Apesar de controlar o vírus, os medicamentos não o eliminam, levando o corpo a um processo inflamatório crônico que favorece o aparecimento de doenças metabólicas — diabetes, hipertensão e obesidade central, por exemplo. Essas enfermidades podem ser prevenidas justamente com exercícios físicos. Werciley Júnior conta que, antes da Haart, esses problemas não existiam porque os pacientes não chegavam a esse patamar. “A partir do momento em que o soropositivo ganha qualidade de vida, aparecem também os sintomas metabólicos. E, nesse sentido, a atividade física oferece um ganho enorme”, completa.

O especialista diz que o diagnóstico, por si só, faz com que o paciente se deprima e isole. No consultório, não são raros os casos de pessoas que se culpam pela doença. “Não sabem a quem recorrer para conversar, pois têm medo de preconceito. E isso favorece a depressão”, relata. A estimativa é de que 20% dos soropositivos sejam depressivos, condição que pode impactar na adesão ao tratamento. Levantamento do Instituto de Infectologia Emílio Ribas com 201 pacientes constatou que 53% abandonaram a medicação e acompanhamento médico por causa do transtorno.

Fragilidades
Coordenadora da disciplina de psiquiatria e psicologia médica da Universidade de Taubaté, em São Paulo, Márcia Gonçalves explica que transtornos psiquiátricos, como depressão, abuso e dependência de álcool, drogas e tabaco, são mais frequentes nas pessoas que vivem com HIV/Aids. Em muitos casos, os pacientes têm alguma alteração patológica prévia à infecção. “Essas condições potencializam a vulnerabilidade à exposição ao vírus. Por outro lado, o diagnóstico pode ter forte impacto psicológico e, eventualmente, desencadear recidivas ou mesmo surgimento de transtornos mentais”, diz.

O isolamento, aponta Werciley Júnior, costuma ser o primeiro impacto negativo, com implicações diretas no sedentarismo. “A pessoa pensa que ninguém vai querer ficar com ela. O medo gera a depressão e, por isso, o esporte é bom. Ele integra as pessoas”, ressalta. “Outra coisa: no estereótipo, doentes não praticam atividades físicas por serem debilitados demais. Os soropositivos que se exercitam, além de convívio social, fogem disso. Os grandes vilões são o medo e a falta de informação. Quem tem o HIV precisa se cuidar, assim como quem não tem”, ressalta o infectologista.

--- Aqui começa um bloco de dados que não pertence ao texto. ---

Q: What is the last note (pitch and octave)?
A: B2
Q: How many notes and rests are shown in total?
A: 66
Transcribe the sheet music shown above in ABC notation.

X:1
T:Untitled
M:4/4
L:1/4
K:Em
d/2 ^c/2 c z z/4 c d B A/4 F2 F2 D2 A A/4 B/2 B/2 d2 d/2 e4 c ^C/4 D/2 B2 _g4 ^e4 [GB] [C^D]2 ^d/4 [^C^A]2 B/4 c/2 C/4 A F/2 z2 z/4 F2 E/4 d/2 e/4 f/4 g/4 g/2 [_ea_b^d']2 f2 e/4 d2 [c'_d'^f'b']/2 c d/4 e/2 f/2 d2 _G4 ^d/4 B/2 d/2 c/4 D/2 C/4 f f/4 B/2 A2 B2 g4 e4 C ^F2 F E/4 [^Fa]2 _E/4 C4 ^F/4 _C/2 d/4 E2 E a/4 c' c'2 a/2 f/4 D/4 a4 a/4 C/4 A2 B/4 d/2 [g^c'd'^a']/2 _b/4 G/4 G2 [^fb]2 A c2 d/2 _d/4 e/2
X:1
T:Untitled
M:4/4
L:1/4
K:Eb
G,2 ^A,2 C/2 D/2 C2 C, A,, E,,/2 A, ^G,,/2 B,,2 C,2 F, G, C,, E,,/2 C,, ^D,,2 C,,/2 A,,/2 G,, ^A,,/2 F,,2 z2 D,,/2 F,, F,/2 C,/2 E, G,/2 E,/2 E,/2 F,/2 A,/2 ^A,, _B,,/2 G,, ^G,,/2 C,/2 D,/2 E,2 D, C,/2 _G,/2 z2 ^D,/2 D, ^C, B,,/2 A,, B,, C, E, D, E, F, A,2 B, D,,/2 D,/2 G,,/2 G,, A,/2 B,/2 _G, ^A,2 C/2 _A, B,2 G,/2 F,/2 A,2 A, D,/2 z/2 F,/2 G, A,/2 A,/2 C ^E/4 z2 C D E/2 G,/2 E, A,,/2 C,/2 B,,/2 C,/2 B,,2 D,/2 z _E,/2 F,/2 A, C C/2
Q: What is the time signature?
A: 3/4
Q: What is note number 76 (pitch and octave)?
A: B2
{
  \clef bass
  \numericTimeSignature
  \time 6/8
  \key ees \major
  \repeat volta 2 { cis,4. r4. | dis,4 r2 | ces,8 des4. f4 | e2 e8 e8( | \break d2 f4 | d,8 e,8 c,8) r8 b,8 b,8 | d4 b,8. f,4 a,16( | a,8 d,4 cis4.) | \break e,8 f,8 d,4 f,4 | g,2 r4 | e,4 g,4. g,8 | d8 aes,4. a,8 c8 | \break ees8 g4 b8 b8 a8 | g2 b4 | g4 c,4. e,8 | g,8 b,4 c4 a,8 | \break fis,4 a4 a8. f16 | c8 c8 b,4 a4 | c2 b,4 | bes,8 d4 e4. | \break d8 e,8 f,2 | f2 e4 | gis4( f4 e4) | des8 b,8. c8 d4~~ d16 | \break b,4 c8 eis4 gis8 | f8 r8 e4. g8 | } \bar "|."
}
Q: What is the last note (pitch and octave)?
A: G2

Rujvi Kamat, pesquisadora da Universidade da Califórnia

A senhora conduziu pesquisas sobre depressão em brasileiros soropositivos. O que descobriu?
Depressão e outros problemas psiquiátricos, como ansiedade e apatia, ocorrem devido à infecção pelo HIV e têm um impacto negativo na qualidade de vida. Mas essas questões não são bem estudadas cientificamente. Se entendermos como esses problemas ocorrem em soropositivos e como eles vivem isso, poderemos tratá-los melhor. Curiosamente, o grupo brasileiro HIV positivo apresentou maiores taxas de depressão (72%) do que se costuma ver em outros grupos. A taxa é de 30% a 50% em soropositivos norte-americanos, por exemplo. Não se sabe por que exatamente, mas dados de outras culturas sugerem que o diagnóstico, o histórico de transtornos psiquiátricos e os problemas do dia a dia, além da medicação inadequada, estão relacionados.

O que pode ser feito para amenizar essa dor?
É importante que médicos que reconhecem a depressão e a apatia em seus pacientes soropositivos investiguem os sintomas. Embora a medicação possa ser útil, outras opções, como a participação em grupos de apoio, em atividades sociais — esportes em grupo, por exemplo — ou em outras atividades prazerosas devem ser consideradas. Há cada vez mais a atenção para a eficácia de exercícios moderados no humor desses pacientes.